**WHAT TO DO:** Count the lines in the records below that contain the word "shown", and reply with the number alone.

Data items
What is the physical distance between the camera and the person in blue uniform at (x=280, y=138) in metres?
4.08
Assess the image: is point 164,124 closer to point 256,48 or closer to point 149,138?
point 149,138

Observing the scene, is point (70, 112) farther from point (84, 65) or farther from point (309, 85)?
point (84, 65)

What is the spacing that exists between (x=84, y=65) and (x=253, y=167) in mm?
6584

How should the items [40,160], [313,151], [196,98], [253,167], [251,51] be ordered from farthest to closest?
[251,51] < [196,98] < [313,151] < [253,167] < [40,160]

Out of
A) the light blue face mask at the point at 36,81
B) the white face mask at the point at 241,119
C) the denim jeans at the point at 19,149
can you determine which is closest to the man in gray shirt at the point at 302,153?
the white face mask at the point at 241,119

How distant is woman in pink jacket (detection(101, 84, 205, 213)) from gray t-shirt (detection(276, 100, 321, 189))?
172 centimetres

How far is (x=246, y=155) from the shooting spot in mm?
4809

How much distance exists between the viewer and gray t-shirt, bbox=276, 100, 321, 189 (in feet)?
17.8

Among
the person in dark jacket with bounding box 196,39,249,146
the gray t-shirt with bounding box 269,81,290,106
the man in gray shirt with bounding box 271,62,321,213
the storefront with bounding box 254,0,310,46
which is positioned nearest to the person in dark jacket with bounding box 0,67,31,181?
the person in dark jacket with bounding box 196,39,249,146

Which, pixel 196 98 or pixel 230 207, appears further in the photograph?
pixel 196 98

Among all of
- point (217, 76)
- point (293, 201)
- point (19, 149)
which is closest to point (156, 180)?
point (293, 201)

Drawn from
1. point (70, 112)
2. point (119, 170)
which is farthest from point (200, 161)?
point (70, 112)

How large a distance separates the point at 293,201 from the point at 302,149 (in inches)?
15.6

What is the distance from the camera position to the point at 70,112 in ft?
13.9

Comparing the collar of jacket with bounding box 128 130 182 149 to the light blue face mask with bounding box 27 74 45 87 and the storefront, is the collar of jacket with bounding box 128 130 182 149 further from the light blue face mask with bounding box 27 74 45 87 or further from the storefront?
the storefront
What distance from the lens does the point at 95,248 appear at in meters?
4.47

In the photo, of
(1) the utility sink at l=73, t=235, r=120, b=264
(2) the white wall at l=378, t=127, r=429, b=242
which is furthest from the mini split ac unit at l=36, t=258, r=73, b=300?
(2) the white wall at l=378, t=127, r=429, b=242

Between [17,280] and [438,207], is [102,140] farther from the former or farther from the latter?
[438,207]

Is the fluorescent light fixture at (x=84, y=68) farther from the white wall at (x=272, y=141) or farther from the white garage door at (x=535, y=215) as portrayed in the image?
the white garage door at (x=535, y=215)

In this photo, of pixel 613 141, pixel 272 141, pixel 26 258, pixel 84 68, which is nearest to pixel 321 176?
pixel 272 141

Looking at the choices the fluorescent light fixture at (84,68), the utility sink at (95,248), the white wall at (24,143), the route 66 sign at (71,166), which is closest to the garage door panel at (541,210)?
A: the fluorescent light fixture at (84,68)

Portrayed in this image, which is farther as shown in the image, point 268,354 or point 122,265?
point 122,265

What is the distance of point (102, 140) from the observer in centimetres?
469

==

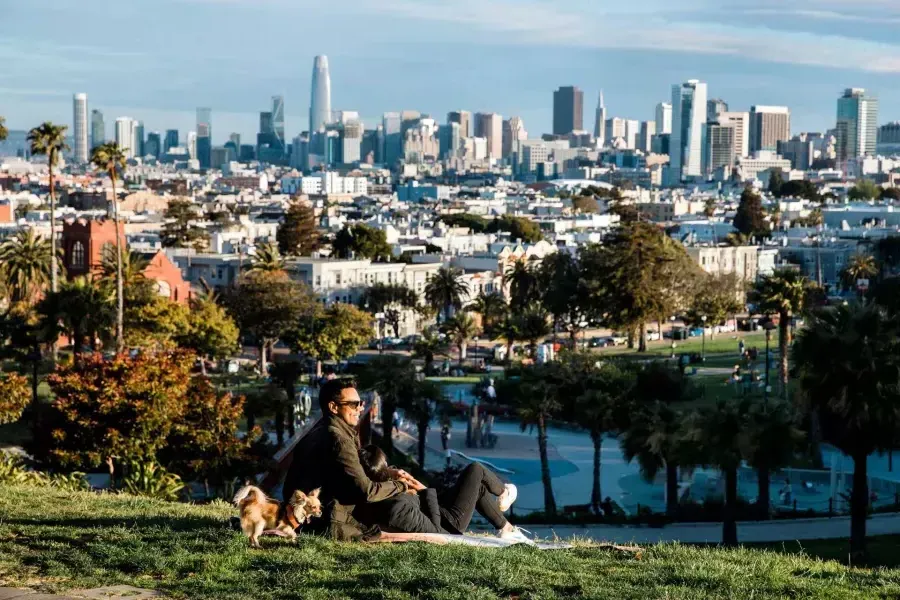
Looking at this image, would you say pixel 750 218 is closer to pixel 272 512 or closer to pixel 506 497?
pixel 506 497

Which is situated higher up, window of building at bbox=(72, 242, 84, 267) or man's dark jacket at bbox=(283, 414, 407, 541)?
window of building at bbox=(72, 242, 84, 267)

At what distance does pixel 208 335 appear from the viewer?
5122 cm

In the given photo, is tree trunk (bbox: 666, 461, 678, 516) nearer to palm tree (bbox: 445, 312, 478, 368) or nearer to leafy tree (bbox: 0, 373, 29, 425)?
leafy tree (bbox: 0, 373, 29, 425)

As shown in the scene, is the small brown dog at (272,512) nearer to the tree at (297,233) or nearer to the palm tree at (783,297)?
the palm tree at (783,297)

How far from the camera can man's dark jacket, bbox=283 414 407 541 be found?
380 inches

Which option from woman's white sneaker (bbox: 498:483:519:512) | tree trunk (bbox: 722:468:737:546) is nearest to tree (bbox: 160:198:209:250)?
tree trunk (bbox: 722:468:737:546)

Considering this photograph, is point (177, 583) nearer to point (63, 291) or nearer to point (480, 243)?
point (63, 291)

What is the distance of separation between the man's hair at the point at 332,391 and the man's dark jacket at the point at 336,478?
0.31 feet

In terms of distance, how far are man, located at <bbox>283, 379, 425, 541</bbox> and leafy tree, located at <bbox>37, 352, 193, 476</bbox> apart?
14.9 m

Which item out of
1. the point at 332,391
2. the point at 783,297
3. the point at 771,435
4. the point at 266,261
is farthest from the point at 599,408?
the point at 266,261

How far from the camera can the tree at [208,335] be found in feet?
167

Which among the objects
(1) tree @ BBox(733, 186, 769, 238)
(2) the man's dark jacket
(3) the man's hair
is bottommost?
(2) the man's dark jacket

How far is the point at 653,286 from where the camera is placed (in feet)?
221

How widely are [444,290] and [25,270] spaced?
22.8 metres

**EXERCISE OUTPUT:** 2